Dr Young says: “The best way to prevent head and neck cancer is to not use tobacco products, limit alcohol consumption, limit sun exposure and get vaccinated against HPV.
“The treatment of head and neck cancer is very complex and a multidisciplinary consultation with head and neck surgery, medical oncology and radiation oncology is often required,” says Dr. Young.
Dr Young explains: “Head and neck cancer is the general term used when cancerous cells form in many areas of the head and neck, including the mouth, nose and throat. There are many different types of head and neck cancer, each with its own symptoms.
– Voice changes (including hoarseness), difficulty or pain when swallowing, mass or lump in the neck, chronic sore throat or cough, difficulty breathing and unexplained weight loss.
–These are common symptoms of throat cancer. Symptoms of throat cancer can vary and often seem similar to symptoms of other chronic diseases. It is important to see your doctor if you experience any of these symptoms, especially if they last longer than two weeks.
– Mass or lump inside the mouth or on the neck, difficulty swallowing, blood in the saliva and pain in the ears.

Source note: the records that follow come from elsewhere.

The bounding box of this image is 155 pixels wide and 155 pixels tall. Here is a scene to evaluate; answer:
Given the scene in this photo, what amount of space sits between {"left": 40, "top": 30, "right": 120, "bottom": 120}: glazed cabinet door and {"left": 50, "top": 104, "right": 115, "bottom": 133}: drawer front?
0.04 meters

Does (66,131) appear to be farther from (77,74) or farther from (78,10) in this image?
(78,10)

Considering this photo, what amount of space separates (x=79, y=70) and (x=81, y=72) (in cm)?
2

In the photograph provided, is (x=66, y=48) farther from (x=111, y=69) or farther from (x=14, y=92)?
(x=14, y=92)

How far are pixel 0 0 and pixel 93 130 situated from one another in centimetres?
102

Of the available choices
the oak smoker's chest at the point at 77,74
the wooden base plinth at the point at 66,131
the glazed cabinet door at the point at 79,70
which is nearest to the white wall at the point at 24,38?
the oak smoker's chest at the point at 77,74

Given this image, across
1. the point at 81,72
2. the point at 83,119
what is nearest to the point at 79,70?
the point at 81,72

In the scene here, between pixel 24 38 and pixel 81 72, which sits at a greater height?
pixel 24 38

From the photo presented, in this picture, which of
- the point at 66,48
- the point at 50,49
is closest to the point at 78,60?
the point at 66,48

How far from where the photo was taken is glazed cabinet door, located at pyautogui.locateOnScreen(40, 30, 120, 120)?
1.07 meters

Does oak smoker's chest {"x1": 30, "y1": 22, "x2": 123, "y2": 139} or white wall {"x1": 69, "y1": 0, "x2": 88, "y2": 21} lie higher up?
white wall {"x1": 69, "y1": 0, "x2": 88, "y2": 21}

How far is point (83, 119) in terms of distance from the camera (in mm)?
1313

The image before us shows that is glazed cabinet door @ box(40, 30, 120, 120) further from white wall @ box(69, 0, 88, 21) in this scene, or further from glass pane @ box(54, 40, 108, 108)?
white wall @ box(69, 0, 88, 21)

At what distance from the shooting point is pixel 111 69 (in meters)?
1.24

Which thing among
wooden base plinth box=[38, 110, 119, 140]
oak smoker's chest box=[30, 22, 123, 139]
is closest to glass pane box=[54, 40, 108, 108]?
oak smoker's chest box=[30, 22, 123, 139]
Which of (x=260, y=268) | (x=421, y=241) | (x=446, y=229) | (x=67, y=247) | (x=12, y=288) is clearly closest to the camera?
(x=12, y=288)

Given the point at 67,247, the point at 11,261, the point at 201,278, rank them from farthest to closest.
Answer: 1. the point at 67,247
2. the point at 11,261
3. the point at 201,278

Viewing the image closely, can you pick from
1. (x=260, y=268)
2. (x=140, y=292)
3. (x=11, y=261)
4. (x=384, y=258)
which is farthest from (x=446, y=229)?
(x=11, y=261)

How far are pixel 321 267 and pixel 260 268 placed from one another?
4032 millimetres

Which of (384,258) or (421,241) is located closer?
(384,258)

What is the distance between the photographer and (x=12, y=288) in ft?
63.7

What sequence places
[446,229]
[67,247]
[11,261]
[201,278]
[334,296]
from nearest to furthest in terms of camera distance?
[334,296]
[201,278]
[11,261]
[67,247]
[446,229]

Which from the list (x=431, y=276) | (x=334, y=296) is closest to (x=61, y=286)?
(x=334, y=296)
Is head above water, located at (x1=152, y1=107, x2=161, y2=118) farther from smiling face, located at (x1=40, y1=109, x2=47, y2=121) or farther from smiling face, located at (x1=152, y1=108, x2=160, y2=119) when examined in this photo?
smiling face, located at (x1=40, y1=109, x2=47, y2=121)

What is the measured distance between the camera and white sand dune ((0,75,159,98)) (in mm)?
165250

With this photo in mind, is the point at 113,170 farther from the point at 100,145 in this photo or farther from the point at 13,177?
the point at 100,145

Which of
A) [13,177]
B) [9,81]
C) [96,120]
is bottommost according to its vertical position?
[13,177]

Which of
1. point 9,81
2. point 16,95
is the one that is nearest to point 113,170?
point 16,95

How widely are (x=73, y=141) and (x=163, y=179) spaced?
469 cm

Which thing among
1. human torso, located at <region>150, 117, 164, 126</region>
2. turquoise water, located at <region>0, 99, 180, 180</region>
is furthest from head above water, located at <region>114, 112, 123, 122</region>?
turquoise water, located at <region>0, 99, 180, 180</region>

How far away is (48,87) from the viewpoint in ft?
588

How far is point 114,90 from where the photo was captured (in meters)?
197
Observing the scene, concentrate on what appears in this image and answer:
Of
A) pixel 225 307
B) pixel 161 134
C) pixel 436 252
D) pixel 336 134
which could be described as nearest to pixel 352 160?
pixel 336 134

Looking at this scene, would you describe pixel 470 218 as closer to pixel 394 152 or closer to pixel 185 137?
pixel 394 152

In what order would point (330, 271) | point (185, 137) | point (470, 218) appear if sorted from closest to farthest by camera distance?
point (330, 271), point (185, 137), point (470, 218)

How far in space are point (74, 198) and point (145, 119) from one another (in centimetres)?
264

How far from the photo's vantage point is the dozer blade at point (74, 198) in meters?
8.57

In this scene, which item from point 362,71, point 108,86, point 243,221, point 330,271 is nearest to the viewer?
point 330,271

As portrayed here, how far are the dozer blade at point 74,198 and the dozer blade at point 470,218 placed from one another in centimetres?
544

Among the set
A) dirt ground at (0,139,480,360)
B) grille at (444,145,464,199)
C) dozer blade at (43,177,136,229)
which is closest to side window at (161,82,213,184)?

–These can all be signs of oral cavity cancer. Oral cavity cancer, also known as oral cancer, is a type of head and neck cancer in which malignant (cancer) cells form in the lips or mouth. Oral cancer is the most common type of head and neck cancer, with over 90% of oral cancers occurring in the cells that line the mouth, tongue and lips. Symptoms can often vary, so if you experience these symptoms, especially those that last longer than two weeks, it is important to see your doctor. Having these symptoms does not necessarily mean you have oral cavity cancer, but if you are diagnosed with the disease and caught early, it is often highly treatable.
–Constant sinus pressure or blocked sinuses, frequent headaches in the sinus area, lump inside the nose, pressure or pain in the ear, pain in the upper teeth
–These are all common symptoms of nasal cavity and paranasal sinus cancer. Similar to other symptoms of head and neck cancer, it is advisable to see your doctor if any of these symptoms last longer than two weeks.
– Lump or swelling at the front of the neck, neck or ear pain, difficulty swallowing or breathing, change in tone of voice or hoarseness, chronic cough
–These are all symptoms of thyroid tumors. Thyroid cancer is the fastest growing cancer diagnosis in the United States, the fifth most common cancer in women, and the most common cancer in women ages 20-34. It is important to note that thyroid tumors rarely cause symptoms in their early stages, so if you experience these symptoms, especially if they last longer than two weeks, you should see your doctor. In the early stages, thyroid cancer responds well to treatment.
– Sore throat or persistent cough, difficulty swallowing or pain when swallowing, ear pain, lump in neck or throat, voice change or hoarseness, difficulty breathing, unexplained weight loss
–Laryngeal cancer (sometimes called voice box cancer or throat cancer) is highly treatable when diagnosed early. It is important to get tested for laryngeal cancer if you have any of these symptoms for more than two weeks. Although these symptoms do not necessarily mean you have laryngeal cancer, it is often highly treatable if detected early.
– Lump or pain in the neck or throat
–These may be symptoms of unknown head and neck cancers, which occur when cancerous squamous cells spread to the lymph nodes in the neck or around the collarbone. Squamous cells are found in many tissues of the body, including the skin, airways, and the lining of the paranasal sinuses and nasal cavity, and look like fish scales. Cancer can grow in these cells and metastasize, or spread, to other parts of the body through the blood or lymphatic system.”